'Really?' Halt said.

Gundar glared at him. 'Well, of course. That's why so many of them start heaving their guts up the minute they step aboard.'

Will saw the conversation heading back into danger. 'So tell us about this design. How does it work?'

'The most important part of it is that it lets us sail into the wind,' Gundar told them.

'Into the wind?' Halt said. 'How can that be possible?'

Gundar puckered his face in a frown. He was reluctant to admit any shortcoming in his ship, but he knew that if he didn't answer truthfully, his audience would see through his boasting eventually.

'Not really into the wind,' he admitted. 'We can sail across it, gradually making ground against it. We're able to move at an angle to the wind so we can still make progress when it's on our bow. No square-rigged ship can do that.'

'So that's why you were constantly changing direction yesterday when the wind was against us?' Selethen asked.

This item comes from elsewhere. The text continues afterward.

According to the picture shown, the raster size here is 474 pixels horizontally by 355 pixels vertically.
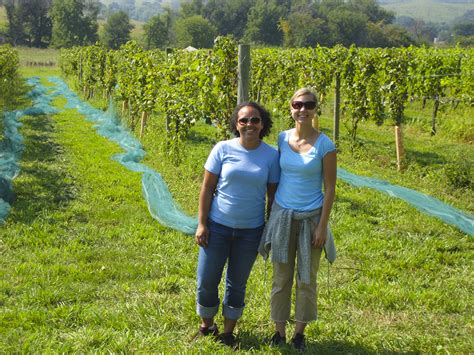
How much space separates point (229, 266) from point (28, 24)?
80.9m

'That's right. We move diagonally to the wind. Then after a while, we switch and go the other way, gradually zigzagging in the direction we want. We call it tacking.'

'Why?' Alyss asked and he frowned again. He'd never queried why the manoeuvre he'd described was called tacking. Gundar was an accepting person, with a non-inquiring mind.

'Because…that's what it's called,' he said. 'Tacking.'

Wisely, Alyss pursued the matter no further. Will hid a small smile with his hand. He knew Alyss and knew that Gundar's answer was totally inadequate to her inquisitive mind. He thought it best they should move on.

'So how does it actually work?' he asked. Gundar looked at him gratefully. This part he could explain.

'Well, the young Skandian lad who designed it,' he glared quickly at Halt, daring him to challenge the inventor's nationality again, 'had spent a lot of time studying seabirds, particularly the shape of their wings. He thought it might be a good idea to stiffen the front edge of the sail like a bird's wing, and shape the sail itself so it was triangular, not square.